Chère lectrice, cher lecteur,
En cette période de grave crise économique, les champignons suscitent une convoitise considérable. Car ils se vendent bien.
Par exemple, les cèpes se vendent entre 15 et 20€ le kilo, et ce sont des centaines de kilos qui changent de main en une seule journée de marché, même dans des petits villages…
Au point que l’on se batte dans les bois !…
En effet, les forêts dans lesquelles les champignons sont cueillis sont généralement privées. Ou alors, les riverains qui ont vendu un bout de terrain à la commune ont pris l’habitude de garder leurs « coins à champis ».
Ils voient donc d’un mauvais œil arriver des dizaines de voitures agglutinées les unes aux autres sur les bords de la route. On échange des insultes, et pour un peu, on en viendrait aux mains…
Un permis pour les champis
Pour éviter cela, et à cause de la recrudescence des « incivilités », la commune de Caixon dans les Hautes-Pyrénées s’est vue contrainte d’imposer un permis de cueillir de 20€ réservé aux riverains.
Ceci à cause d’un automne particulièrement abondant, il y a une dizaines d’années, ou pas moins de 250 voitures s’étaient entassées dans les forêts de la commune.
Depuis, avec le permis, les riverains peuvent reprendre une cueillette plus tranquille, il y a moins de monde, et « seules une à deux infractions » sont jugées au tribunal local chaque année…
Parce que derrière une activité plutôt anodine, on voit un changement de société assez curieux…
Il vaut mieux cultiver son jardin
Tel que vous me voyez, je préfère amplement cultiver mes propres champignons… je vous en ai parlé dans une précédente lettre.

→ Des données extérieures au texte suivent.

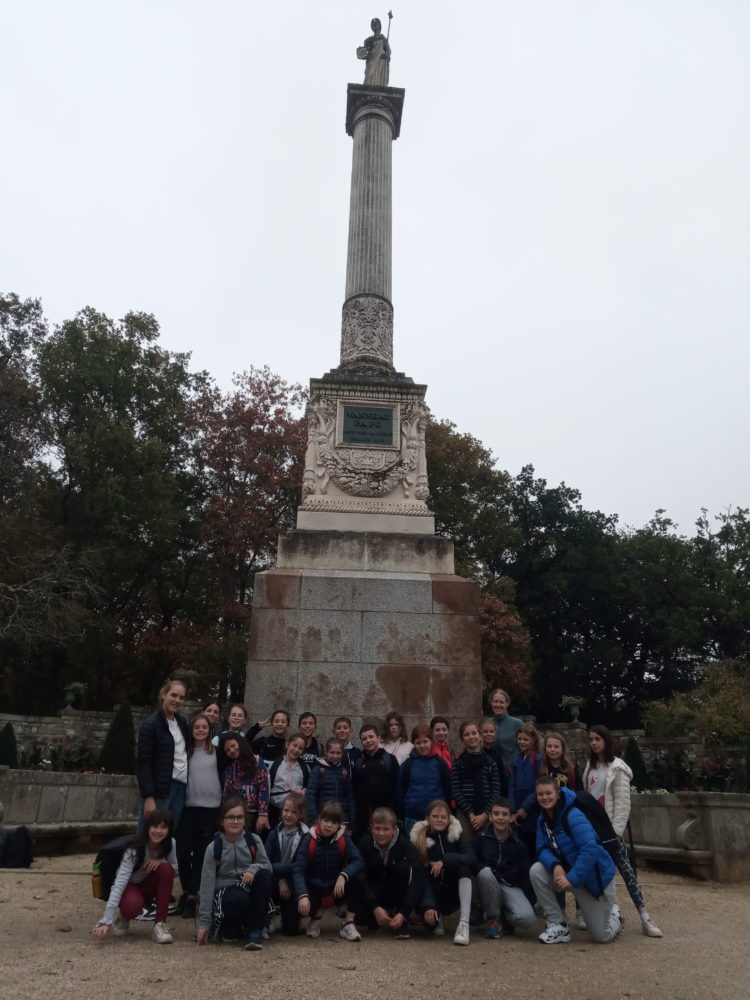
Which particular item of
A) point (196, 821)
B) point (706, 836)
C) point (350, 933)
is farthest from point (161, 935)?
point (706, 836)

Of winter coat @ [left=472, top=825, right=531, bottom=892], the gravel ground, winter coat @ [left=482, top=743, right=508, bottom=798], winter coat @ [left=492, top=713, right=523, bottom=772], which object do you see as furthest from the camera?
winter coat @ [left=492, top=713, right=523, bottom=772]

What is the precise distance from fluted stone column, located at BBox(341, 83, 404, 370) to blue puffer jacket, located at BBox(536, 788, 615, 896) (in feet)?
27.5

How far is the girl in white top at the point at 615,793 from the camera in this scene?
5.77 metres

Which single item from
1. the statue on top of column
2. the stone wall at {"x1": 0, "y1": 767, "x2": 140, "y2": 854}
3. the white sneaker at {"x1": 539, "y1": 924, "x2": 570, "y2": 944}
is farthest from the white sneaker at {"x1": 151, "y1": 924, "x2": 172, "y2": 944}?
the statue on top of column

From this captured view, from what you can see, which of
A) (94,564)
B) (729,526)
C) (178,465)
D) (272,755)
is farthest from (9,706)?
(729,526)

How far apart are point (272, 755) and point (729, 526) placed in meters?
37.7

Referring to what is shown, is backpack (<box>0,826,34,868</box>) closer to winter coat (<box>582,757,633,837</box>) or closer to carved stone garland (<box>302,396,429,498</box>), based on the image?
carved stone garland (<box>302,396,429,498</box>)

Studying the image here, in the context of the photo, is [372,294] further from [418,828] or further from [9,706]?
[9,706]

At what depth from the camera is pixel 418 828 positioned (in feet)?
19.7

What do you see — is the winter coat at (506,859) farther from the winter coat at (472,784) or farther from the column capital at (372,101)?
the column capital at (372,101)

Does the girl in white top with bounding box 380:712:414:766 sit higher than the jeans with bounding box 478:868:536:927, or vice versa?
the girl in white top with bounding box 380:712:414:766

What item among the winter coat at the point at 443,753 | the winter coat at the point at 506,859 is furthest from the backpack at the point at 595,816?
the winter coat at the point at 443,753

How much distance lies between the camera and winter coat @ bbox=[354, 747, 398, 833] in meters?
6.61

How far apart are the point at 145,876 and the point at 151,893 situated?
6.0 inches
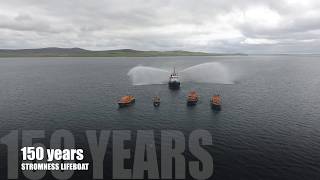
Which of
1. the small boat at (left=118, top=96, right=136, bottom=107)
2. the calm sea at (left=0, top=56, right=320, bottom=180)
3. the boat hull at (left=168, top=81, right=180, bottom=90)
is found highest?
the boat hull at (left=168, top=81, right=180, bottom=90)

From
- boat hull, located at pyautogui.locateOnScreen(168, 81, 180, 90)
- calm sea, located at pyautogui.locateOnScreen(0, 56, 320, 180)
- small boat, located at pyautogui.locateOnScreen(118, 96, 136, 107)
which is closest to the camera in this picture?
calm sea, located at pyautogui.locateOnScreen(0, 56, 320, 180)

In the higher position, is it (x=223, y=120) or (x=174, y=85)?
(x=174, y=85)

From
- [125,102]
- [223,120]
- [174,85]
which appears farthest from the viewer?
[174,85]

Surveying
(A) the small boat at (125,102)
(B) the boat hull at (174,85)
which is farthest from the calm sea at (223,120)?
(B) the boat hull at (174,85)

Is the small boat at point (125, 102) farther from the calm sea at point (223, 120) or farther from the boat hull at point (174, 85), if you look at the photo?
the boat hull at point (174, 85)

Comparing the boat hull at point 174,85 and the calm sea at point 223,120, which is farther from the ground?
the boat hull at point 174,85

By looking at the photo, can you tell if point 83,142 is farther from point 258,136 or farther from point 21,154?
point 258,136

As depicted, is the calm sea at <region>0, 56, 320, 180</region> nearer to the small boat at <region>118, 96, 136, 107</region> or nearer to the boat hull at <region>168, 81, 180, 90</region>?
the small boat at <region>118, 96, 136, 107</region>

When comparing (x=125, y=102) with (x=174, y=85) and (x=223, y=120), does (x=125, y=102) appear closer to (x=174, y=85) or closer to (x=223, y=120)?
(x=223, y=120)

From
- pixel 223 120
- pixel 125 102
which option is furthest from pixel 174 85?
pixel 223 120

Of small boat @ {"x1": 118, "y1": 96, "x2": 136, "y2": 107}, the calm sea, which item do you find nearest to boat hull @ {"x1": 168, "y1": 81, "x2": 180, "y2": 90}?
the calm sea

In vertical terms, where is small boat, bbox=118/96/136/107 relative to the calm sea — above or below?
above
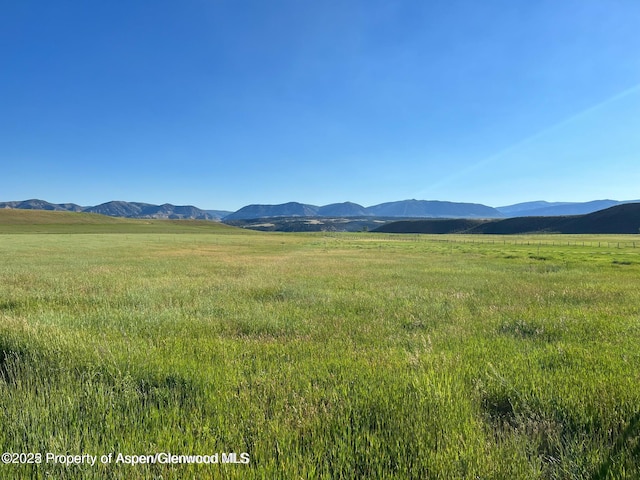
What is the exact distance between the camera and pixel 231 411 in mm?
4094

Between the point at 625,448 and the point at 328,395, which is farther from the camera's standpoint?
the point at 328,395

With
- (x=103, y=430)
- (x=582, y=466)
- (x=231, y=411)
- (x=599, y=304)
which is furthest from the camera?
(x=599, y=304)

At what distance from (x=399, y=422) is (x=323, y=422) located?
2.90 feet

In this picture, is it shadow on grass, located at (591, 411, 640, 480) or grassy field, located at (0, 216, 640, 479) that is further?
grassy field, located at (0, 216, 640, 479)

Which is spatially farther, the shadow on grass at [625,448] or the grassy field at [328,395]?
the grassy field at [328,395]

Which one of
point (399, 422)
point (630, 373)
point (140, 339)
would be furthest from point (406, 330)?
point (140, 339)

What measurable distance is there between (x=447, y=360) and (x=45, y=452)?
18.6ft

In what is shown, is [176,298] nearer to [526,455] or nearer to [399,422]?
[399,422]

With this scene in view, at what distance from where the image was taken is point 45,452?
3.28 meters

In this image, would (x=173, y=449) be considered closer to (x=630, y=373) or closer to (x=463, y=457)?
(x=463, y=457)

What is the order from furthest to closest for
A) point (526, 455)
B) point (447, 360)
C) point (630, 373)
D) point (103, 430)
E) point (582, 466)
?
point (447, 360) → point (630, 373) → point (103, 430) → point (526, 455) → point (582, 466)

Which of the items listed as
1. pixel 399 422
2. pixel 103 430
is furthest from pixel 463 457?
pixel 103 430

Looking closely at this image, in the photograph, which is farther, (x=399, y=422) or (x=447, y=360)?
(x=447, y=360)

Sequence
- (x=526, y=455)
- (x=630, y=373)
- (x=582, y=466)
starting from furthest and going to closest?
(x=630, y=373) < (x=526, y=455) < (x=582, y=466)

En général, je préfère ne pas me battre, surtout pour des petits êtres vivants qu’il est si simple de faire pousser chez soi…
Mais je ne suis pas dans une situation financière si épineuse que je doive compter sur cette cueillette pour arrondir mes fins de mois.

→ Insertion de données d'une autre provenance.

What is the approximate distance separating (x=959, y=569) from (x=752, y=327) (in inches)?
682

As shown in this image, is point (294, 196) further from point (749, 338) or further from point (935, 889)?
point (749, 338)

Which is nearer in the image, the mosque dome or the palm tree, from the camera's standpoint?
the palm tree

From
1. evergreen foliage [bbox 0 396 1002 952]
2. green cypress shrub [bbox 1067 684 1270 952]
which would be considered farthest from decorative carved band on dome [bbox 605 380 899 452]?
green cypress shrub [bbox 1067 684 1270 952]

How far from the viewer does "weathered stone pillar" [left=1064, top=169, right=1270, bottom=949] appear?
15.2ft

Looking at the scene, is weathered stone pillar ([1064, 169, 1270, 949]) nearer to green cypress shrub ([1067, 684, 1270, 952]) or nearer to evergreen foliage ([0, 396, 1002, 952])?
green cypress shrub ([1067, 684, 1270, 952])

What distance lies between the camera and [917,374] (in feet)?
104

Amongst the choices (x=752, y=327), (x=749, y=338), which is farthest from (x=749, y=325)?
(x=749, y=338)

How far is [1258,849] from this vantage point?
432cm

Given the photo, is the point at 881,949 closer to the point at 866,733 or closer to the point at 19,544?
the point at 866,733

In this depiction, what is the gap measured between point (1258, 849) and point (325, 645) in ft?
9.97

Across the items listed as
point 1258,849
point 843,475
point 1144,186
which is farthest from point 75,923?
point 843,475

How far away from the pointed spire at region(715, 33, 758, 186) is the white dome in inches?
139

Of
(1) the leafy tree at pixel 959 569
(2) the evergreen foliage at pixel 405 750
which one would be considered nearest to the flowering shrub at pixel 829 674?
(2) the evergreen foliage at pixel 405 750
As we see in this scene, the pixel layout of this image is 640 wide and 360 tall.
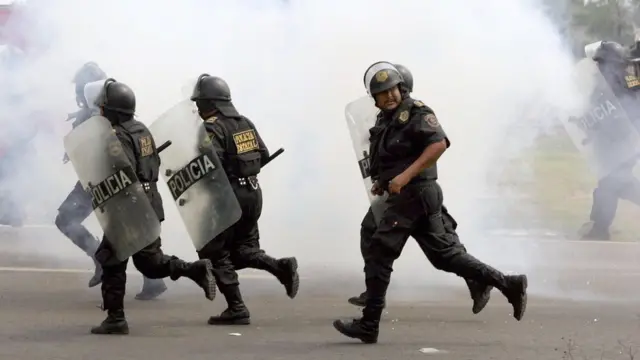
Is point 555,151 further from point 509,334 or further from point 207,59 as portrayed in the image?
point 509,334

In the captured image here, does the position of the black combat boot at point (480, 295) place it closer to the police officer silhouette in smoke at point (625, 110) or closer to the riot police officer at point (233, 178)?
the riot police officer at point (233, 178)

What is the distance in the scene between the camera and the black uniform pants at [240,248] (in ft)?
26.5

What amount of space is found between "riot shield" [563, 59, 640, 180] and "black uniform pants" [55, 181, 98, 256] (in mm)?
4919

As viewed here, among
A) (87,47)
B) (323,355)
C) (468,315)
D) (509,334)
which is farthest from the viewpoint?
(87,47)

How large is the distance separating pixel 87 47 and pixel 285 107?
5.94 feet

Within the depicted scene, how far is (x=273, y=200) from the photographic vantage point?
38.1 feet

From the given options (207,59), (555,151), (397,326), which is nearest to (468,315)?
(397,326)

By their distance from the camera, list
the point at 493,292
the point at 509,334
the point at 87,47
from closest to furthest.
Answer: the point at 509,334 → the point at 493,292 → the point at 87,47

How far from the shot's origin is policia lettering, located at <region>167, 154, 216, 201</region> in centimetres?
792

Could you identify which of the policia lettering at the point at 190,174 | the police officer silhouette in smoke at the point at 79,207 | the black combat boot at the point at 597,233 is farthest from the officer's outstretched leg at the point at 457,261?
the black combat boot at the point at 597,233

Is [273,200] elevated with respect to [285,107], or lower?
lower

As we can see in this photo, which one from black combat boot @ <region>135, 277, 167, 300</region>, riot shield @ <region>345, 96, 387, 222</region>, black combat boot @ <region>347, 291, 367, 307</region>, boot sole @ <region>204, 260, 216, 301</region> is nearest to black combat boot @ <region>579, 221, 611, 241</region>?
black combat boot @ <region>347, 291, 367, 307</region>

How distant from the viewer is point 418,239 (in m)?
7.38

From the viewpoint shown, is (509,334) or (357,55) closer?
(509,334)
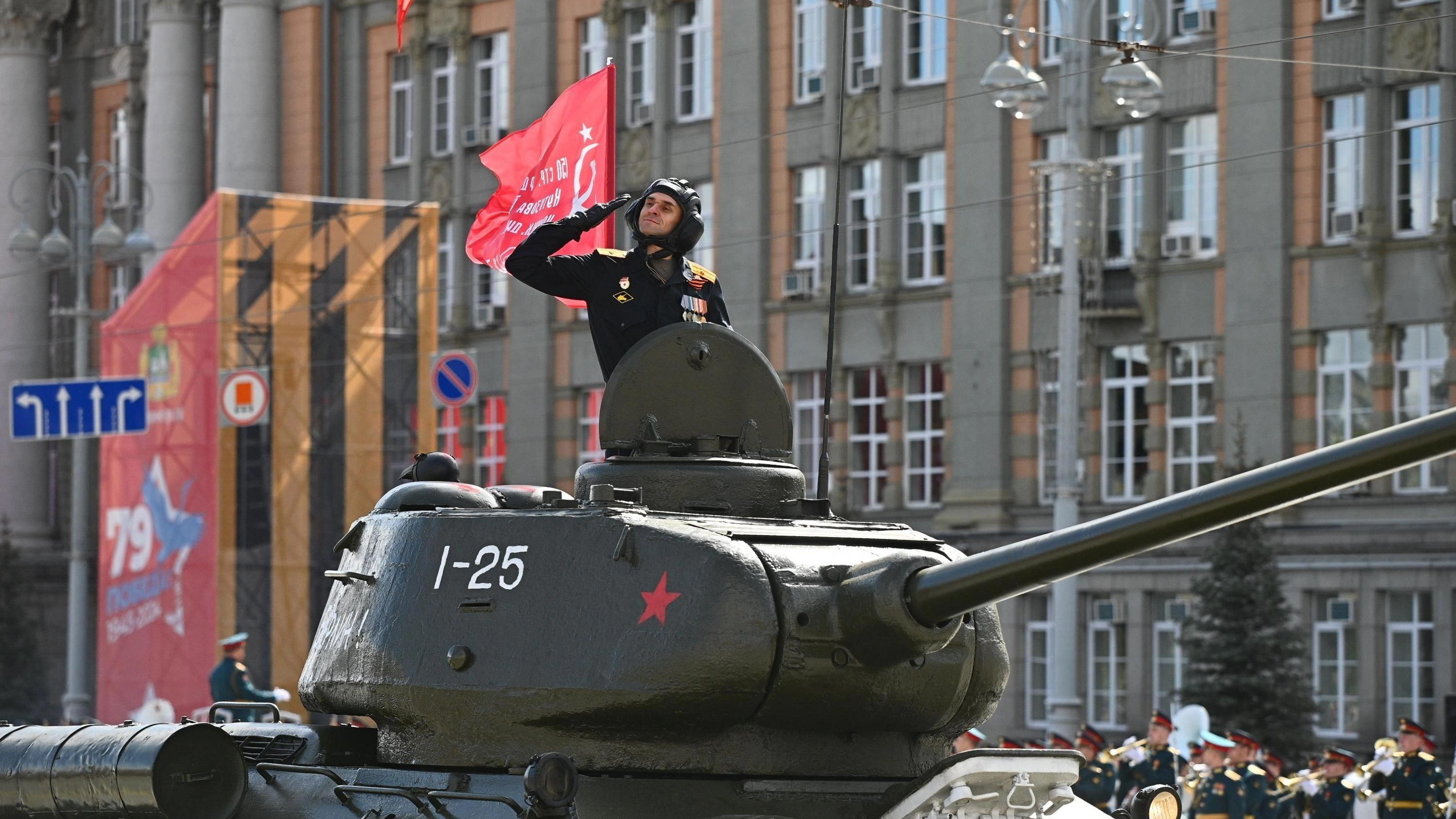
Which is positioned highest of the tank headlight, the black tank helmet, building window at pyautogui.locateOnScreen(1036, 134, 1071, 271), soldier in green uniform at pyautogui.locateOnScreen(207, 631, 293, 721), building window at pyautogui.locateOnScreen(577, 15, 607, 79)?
building window at pyautogui.locateOnScreen(577, 15, 607, 79)

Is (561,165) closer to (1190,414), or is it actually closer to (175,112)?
(1190,414)

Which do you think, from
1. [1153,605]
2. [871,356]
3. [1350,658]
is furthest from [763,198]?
[1350,658]

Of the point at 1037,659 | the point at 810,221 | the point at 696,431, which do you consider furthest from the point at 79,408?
the point at 696,431

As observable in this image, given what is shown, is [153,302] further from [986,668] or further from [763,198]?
[986,668]

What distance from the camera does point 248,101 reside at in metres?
43.5

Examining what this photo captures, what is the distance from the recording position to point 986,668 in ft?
27.1

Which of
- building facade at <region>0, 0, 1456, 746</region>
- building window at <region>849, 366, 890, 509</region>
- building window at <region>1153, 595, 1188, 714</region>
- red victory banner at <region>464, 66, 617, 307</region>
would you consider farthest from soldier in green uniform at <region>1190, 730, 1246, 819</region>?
building window at <region>849, 366, 890, 509</region>

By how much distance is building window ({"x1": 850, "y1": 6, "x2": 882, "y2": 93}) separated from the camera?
3469 cm

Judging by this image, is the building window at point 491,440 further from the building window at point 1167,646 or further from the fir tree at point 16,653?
the building window at point 1167,646

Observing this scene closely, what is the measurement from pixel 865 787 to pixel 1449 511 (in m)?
22.0

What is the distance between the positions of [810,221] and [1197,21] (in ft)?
23.1

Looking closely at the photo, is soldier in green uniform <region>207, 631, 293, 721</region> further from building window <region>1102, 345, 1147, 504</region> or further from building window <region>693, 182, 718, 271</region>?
building window <region>693, 182, 718, 271</region>

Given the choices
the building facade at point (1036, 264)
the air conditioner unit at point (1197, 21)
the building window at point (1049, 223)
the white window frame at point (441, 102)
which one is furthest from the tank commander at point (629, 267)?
the white window frame at point (441, 102)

Cela me fait penser naturellement à ces famines médiévales où des familles entières allaient habiter dans la forêt (à leurs risques et périls) parce que l’agriculture ne leur donnaient plus de quoi subsister.
Bien sûr, nous n’en sommes pas là. Mais que l’on doive se rabattre sur la forêt et les lieux sauvages pour vivre correctement indique bien que notre situation collective n’est pas reluisante.
Par conséquent, faut-il souscrire à cela et acheter les « champignons de la discorde » ?
Quand vous parlez à des cueilleuses de plantes, elles sont persuadées que l’efficacité du remède dépend directement de la période mais aussi des conditions plus générales dans lesquelles les plantes médicinales sont cueillies.
Quand nous achetons des champignons pour lesquelles on se bat, est-ce qu’on n’endosse pas la zizanie qu’ils portent avec eux ? Et de façon moins symbolique, est-ce qu’on n’encourage pas cette zizanie ?
J’ai hâte de savoir ce que vous en pensez. Dites-le moi dans les commentaires, je serai ravi de lire vos réponses.
Les fous de la gastronomie
Un autre aspect de cette étrange querelle champignonière est l’importante demande qu’il y a pour des champignons un peu raffinés.
Cette demande n’est naturellement pas étrangère à la montée assez effarante des prix des champignons.
Cela me fait penser que je me suis promis de me faire une sauce au aux morilles il y a longtemps, mais que j’y renonce chaque fois que je vois le prix auxquelles elles sont vendues…
L’article de TF1 nous l’indique, mais nous le savions déjà : de plus en plus gens sont capables de payer de plus en plus cher pour manger des champignons plus haut-de-gamme que les champignons de Paris.
D’un côté, je ne peux que me réjouir que la culture culinaire en France soit plus vivace que jamais…
Mais de l’autre, je suis quelque peu étonné de voir que l’on vit dans une société qui développe des obsessions de consommation pour à peu près tout et n’importe quoi.
Obsessions qui ont déjà viré à la foire d’empoigne comme nous l’avons vu il y a quelques années avec « l’émeute Nutella ».
Que les Japonais soient fous de champignons parce qu’ils y voient une source inépuisable de jeunesse et de santé, cela s’explique par les qualités médicinales de leurs champignons – shiitake, reishi, cordyceps…
Mais que l’on en vienne à se battre dans nos forêts pour satisfaire aux surenchères de nos gourmets me paraît un peu triste pour une saison déjà ordinairement mélancolique.
Là aussi, j’ai hâte de connaître votre avis.